Moreover, we had not talked a quarter of an hour before I discovered that Jack's interpretation of the expression that the old man's face had worn was absolutely right. His kind and happy spirit was yearning for good fellowship. There was that in him which craved better companionship than his cold and soulless caretakers could give him. The dignified, thoughtful lines of his face softened as he talked to us in an eager, pleased way, rambling on of old times and old houses, and the good men and the dear women whom he had wed and buried. He seemed to grow younger as he talked.

But in a very short time he showed that he was tired, and, lying back in his seat, he fell into that curious light slumber of old age that is not all sleep, but is partly a dim revery.

Jack watched him carefully until he was "off"—as Jack expressed it—and then he whispered softly to me.

"Great, ain't he? Wish you could have seen the fun when I started to take him in here. Nephew tried to make him believe he didn't want to come. Old man wouldn't have it. Said he thought a cigar would do him good. Nephew tried it again—I couldn't hear what he said. Then the old man got right up on his choker. His voice was just as sweet and mild as a May morning, but when he put the emphatics on, it sounded like a chunk of ice falling off a five-story building. 'Fred-er-ick,' says he, 'I am GOING into the SMOKING-CAR to have a little CONVEKSATION with the grandson of my old FRIEND, Judge McMarsters. I will see you, Frederick, on my RETURN.' Frederick turned pale green, and sat down. He just muttered something about sending the valet with him in case he wanted anything. I waited until the Bishop had a move on him, and then I slipped back and tapped Nephew Fred on the shoulder. 'Look here,' says I, 'your man stays just where he is. You may not have had a father yourself, but I have.' You don't think I said too much, do you?"

"Oh, no, not at all," said I, "not in the least. He would have been quite justified in throwing you out of the car, that's all."

"That fellow?" said Jack, disdainfully; "why, he couldn't lift one side of me." And I gave it up.

"Now, you said," continued Jack, nodding toward the dozing Bishop, "that his head was going. 'Tisn't, though. It's nothing but old age.

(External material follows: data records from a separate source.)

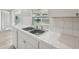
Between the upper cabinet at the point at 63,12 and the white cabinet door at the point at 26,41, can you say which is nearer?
the upper cabinet at the point at 63,12

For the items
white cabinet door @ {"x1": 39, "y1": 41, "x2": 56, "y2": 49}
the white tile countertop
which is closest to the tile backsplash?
the white tile countertop

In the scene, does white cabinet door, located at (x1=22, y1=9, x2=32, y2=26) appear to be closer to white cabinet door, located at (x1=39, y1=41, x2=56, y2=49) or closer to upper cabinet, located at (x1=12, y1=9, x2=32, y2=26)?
upper cabinet, located at (x1=12, y1=9, x2=32, y2=26)

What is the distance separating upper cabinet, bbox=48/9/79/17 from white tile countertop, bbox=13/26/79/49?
18cm

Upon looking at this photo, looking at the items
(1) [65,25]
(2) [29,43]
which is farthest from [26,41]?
(1) [65,25]

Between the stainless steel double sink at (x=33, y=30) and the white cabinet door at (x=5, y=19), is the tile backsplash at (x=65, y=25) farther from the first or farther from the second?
the white cabinet door at (x=5, y=19)

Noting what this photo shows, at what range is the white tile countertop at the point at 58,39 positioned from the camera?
943 millimetres

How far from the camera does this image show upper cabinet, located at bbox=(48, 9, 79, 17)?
0.84 metres

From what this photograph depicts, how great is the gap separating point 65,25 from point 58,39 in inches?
6.1

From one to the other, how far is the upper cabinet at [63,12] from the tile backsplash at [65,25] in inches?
2.0

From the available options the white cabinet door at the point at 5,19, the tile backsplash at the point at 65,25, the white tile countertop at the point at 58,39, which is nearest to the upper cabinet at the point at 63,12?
the tile backsplash at the point at 65,25

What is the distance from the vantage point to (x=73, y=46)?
0.93 m

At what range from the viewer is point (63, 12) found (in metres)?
0.89

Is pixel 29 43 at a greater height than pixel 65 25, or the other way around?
pixel 65 25

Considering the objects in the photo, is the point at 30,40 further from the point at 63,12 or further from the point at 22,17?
the point at 63,12
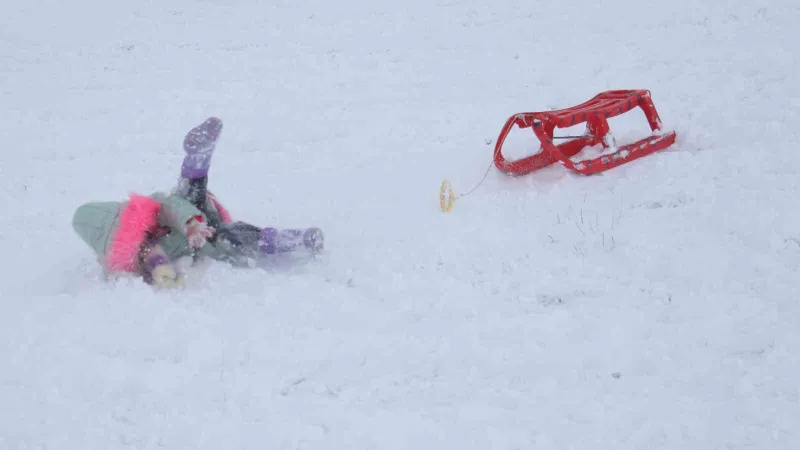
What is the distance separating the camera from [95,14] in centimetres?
1847

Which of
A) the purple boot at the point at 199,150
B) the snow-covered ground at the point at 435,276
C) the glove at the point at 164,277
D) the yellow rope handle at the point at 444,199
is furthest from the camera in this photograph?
the yellow rope handle at the point at 444,199

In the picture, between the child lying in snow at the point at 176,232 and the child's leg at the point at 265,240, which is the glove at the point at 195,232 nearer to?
the child lying in snow at the point at 176,232

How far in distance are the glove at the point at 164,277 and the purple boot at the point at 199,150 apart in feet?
2.78

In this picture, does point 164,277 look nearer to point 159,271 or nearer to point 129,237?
point 159,271

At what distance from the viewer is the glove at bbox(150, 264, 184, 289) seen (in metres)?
5.02

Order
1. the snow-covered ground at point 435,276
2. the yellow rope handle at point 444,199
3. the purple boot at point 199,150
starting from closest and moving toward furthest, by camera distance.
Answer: the snow-covered ground at point 435,276, the purple boot at point 199,150, the yellow rope handle at point 444,199

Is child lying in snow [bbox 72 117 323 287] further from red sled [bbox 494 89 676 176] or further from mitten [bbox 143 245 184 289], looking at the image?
red sled [bbox 494 89 676 176]

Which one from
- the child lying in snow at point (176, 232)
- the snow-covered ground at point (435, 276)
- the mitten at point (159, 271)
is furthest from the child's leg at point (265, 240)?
the mitten at point (159, 271)

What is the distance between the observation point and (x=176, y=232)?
17.5 ft

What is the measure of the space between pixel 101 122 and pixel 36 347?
7.00 m

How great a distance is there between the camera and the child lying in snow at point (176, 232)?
5.06 meters

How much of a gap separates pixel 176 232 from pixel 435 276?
2223 mm

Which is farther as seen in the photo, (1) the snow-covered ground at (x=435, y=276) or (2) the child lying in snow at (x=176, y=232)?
(2) the child lying in snow at (x=176, y=232)

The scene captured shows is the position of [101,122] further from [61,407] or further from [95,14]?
[95,14]
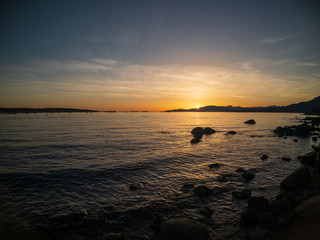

When a man gets to be as old as that, he talks a while and then he kind of loses his grip, just for a minute—see? All he needs is a little help. My old father was like that for the last six years of his life, and I learned how to manage him. When I saw he was likely to go to pieces, I just put my hand on him—so—quiet, but firm; and I whispered to him very low: 'Steady down. Governor, steady down—don't break! Then he pulled himself right together; and if he thought nobody had noticed him he'd be just as straight as you or I. That's the way to handle them!"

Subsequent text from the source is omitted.